Since I'm running my test home-brewed VSAN installation, every day I'm able to discover how this solution is actually working and what's possible and what's not. You could already read my article how to create your first VM storage policy, as after VSAN's activation this is the second step – By default VSAN does not show any VM storage policies – How to create them?
New readers coming to the blog might also want to have a look at My VSAN Journey – All done! article where I summarize the actual setup of my lab.
So today I worked with VMs which lives on different datastores. There are some that are on “standard” shared storage datastores (I won't call those legacy just yet) and there are VMs which are on the vSAN datastore.
Here is a VM which for example lives on a VSAN datastore and on the right, there is a VM which lives on standard datastore. Both VMs have the same VMs storage policy but to apply this storage policy, only the VSAN datastore has the capability. You can click to enlarge.
When wanting to modify a storage policy for a VM (BTW, it can be done VM running!), you would go for it by Selecting the VM > Manage > VM Storage Policies.
You can see that by selecting a hard disk you will see on the lower pane, that the disk is spread across 3 ESXi hosts which participate in the VSAN cluster. The failures to tolerate VM storage policy is currently applied.
If you want to change that, for another storage policy you can click the Manage VM storage policy button where you can select another storage policy and click the Apply to disks.
Three host cluster is a minimum.

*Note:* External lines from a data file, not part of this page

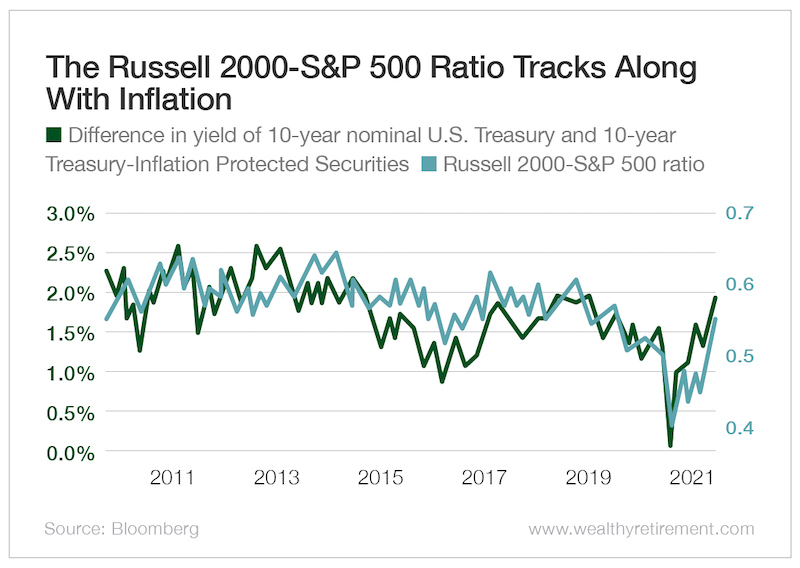 The Russell 200-S&P 500 Ratio Tracks Along with Inflation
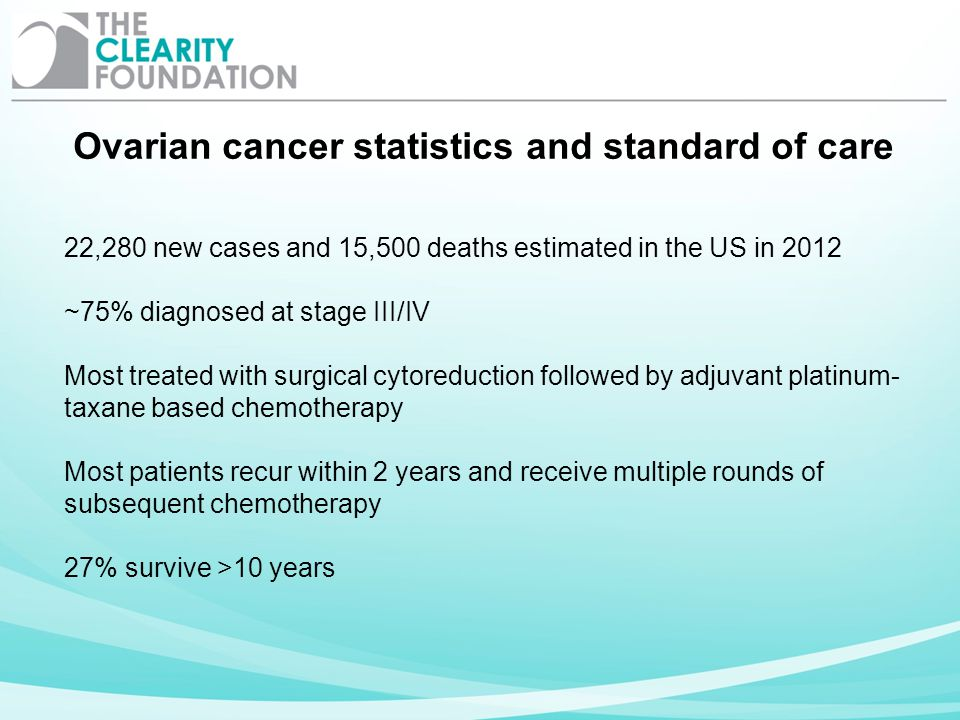 22,280 new cases and 15,500 deaths estimated in the US in 2012 ~75% diagnosed at stage III/IV Most treated with surgical cytoreduction followed by adj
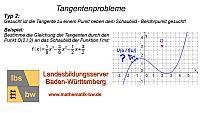 Lernvideo Tangentengleichung zum Problem 2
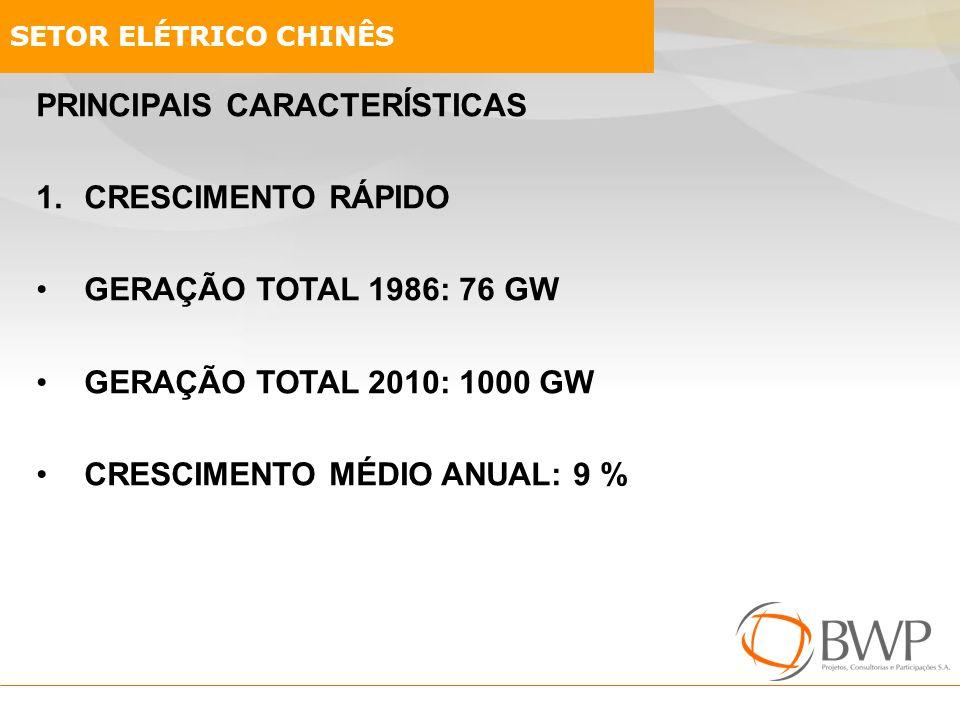 PRINCIPAIS CARACTERÍSTICAS 1.CRESCIMENTO RÁPIDO GERAÇÃO TOTAL 1986: 76 GW GERAÇÃO TOTAL 2010: 1000 GW CRESCIMENTO MÉDIO ANUAL: 9 % SETOR ELÉTRICO CHIN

With more hosts participating in VSAN cluster you could change the failures to tolerate with higher number, but 3 hosts allows only to spread the VMs objects the way that the the witness object is on one host and the disk is located on other 2 hosts.
Lastly one a side note about VSAN technology which got a nice award recently. I don't know if you have missed that. VMware has won an award during recent TechED North America – The Best Virtualization product (read the blog post here).
VSAN technology is certainly disrupting the storage world. It's not the only one out there as there are other storage players, but it's the one which is “baked” into the hypervizor, so great are the chances that sooner or later gets adopted by large and small enterprises.
Small businesses can benefit as well even if 3 hosts for remote sites are quite overkill you tell me, but there might be some cheaper nodes which might fit into this situation as well.
With that said I'm certainly very impressed so far by the performance in the lab even if I haven't done any measurements, but having the possibility to create a VSAN datastore which is spread through three hosts, with almost single click, is impressive.